I used to have it on file untill my P.C. crashed. 
A good watch!!   

 http://www.sftt.org/index2.html


----------



## Evan (26 Dec 2003)

i hope its not what made ur computer crash      , its pretty cool      .


----------



## Sh0rtbUs (15 Jan 2004)

whoa..plastered. heres a similar one...only this is an AH-64 Apache in iraq. many may have already seen it.

 http://www.btinternet.com/~scuzi/224Helicopter_Kills.mpeg


----------



## stukirkpatrick (16 Jan 2004)

I just watched the AC130 footage, and I am quite startled.  Truly, in a modern war this makes most previous tactics irrevalent.  Short of shooting the gunship down with ground launched missiles, is there any form of defence that can employed if an infantry unit comes under attack from artillary cannons flying over your head?  You can‘t run, and you can‘t hide...

This surely proves that if there is ever a third world war - non-nuclear - the infantry, and pretty much any other ground forces have no chance.  :skull:


----------



## nbk (17 Jan 2004)

Aye I watch this video and feel undecided.

On one hand, it is good that you can take out your enemy without risking your own tail, or any of your buddies...

But on the other hand, where is the honour or even fairness of blowing someone away in the middle of the night as they take a crap, and they don‘t even know what hit them.

I realize snipers have this role in the battlefield, but even they are much more exposed then hiding in some Apache from 2 kilometers away on the other side of a mountian. And snipers play such a small role in combat, they are an acceptable cause. Not to mention the enemy has snipers as well. Does Joe Iraqi have counter-attack choppers to face his enemy man to man, vehicle to vehicle? No. He does not stand a chance of fighting for whatever he is fighting for...weather you agree with it or not.


----------



## Korus (17 Jan 2004)

> But on the other hand, where is the honour or even fairness of blowing someone away in the middle of the night as they take a crap, and they don‘t even know what hit them.


When guns first began to appear in warfare, many people dismissed them as cowards weapons. Anyone with a weeks training could take down a well trained and experienced calvaryman from his horse before he could get within lancing range.



> Would to heaven that this cursed invention had never been invented... so many valiant men [have] been slain for the most part by the most pitiful fellow and the greatest cowards; poltroons that had not daredto look those men in the face at close hand, which at distance they laid dead with their confounded bullets
> -- Blaise de Monluc 1502-1577


An interesting quote I came accross in my readings the other day.. It‘s amazing how much warfare evolves. People curse a weapon when it comes out and is used against them, but if it‘e effective, eventually it‘s adopted by all who have the technological and fiscal means.


----------



## Infanteer (17 Jan 2004)

Alls fair in love and war.  Would you be saying that if you were a troop on the ground?  Where is the honor of taking a 7.62 round to the gut because more suitable methods were ignored.

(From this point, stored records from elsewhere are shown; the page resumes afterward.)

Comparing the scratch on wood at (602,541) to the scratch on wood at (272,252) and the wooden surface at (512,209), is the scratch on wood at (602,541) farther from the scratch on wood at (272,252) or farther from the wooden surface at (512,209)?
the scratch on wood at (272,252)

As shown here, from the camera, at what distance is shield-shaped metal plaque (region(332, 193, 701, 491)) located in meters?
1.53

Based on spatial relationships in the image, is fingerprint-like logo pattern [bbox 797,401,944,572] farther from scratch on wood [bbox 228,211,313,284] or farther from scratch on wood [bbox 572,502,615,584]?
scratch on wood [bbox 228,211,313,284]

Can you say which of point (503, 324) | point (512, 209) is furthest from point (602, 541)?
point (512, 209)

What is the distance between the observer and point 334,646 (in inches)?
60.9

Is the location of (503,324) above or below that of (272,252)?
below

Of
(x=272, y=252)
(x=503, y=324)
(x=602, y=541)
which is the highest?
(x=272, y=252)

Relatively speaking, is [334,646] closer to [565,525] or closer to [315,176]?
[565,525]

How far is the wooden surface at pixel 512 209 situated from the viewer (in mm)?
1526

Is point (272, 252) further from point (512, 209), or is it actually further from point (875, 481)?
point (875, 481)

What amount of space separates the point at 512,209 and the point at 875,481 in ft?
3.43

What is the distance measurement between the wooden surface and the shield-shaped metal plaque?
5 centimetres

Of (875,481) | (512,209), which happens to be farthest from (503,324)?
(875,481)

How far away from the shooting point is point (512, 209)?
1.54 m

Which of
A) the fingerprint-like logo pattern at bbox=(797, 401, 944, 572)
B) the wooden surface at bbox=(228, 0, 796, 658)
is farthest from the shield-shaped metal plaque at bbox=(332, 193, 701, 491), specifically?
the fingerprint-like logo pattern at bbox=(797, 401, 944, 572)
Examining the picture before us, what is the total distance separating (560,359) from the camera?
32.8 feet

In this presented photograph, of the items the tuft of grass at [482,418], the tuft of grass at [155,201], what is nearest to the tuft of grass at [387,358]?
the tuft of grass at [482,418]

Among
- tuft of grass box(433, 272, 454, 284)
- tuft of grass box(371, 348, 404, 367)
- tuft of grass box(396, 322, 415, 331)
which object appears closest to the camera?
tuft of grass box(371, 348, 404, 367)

Honor is best reserved for the vanquished foe.  I am trying to find the source of the motto "Never Fight Fair".




> I just watched the AC130 footage, and I am quite startled. Truly, in a modern war this makes most previous tactics irrevalent. Short of shooting the gunship down with ground launched missiles, is there any form of defence that can employed if an infantry unit comes under attack from artillary cannons flying over your head? You can‘t run, and you can‘t hide...
> 
> This surely proves that if there is ever a third world war - non-nuclear - the infantry, and pretty much any other ground forces have no chance.


Hmm...hide in a cave?  There are limitations to those weapons platforms (eg weather, ground).
If anything, they vindicate the role of infantry as the diffuse nature of a modern unit offers no center of mass to provide these weapons to be used decisively (think tactical bound vs. Napoleonic line of battle).


----------



## AL (17 Jan 2004)

NBK-Who the **** cares whats fair,its war and they attacked the US first.As far as im concerned, everyone of those basterds deserves to die.
Do you think they thought about the fairness of flying 2 airliners in to the Towers? I doubt it,i hope they like it in ****.


----------



## Kirkhill (17 Jan 2004)

> I just watched the AC130 footage, and I am quite startled. Truly, in a modern war this makes most previous tactics irrevalent. Short of shooting the gunship down with ground launched missiles, is there any form of defence that can employed if an infantry unit comes under attack from artillary cannons flying over your head? You can‘t run, and you can‘t hide...
> 
> This surely proves that if there is ever a third world war - non-nuclear - the infantry, and pretty much any other ground forces have no chance.


Kirkpatrick you raise an interesting point.  The role of the infantry in particular and the army in general.

The role of the infantry is doctrinally defined as "to close with the enemy, by day or by night, regardless of season, terrain or climate".

Other sources will substitute "kill" to "close with".  The difference is important.  

The real role of the infantry is what it has always been since before the days of the Pharaohs.  To stand on the corner with a pointy stick as a visible symbol of authority.  This establishes control over people and borders.  This is closing with enemies, potential enemies/friends and friends.  Enemies can be killed if the government so desires.

If the authority is not contested he can put away the pointy stick and be called a policeman.  If the authority is contested he better have access to more killing power than the other chap.

The role of everybody else on the battlefield is a: to kill those poor, kind infanteers or b: to kill the people trying to kill them.  Better weapons,  better organization, greater numbers win.  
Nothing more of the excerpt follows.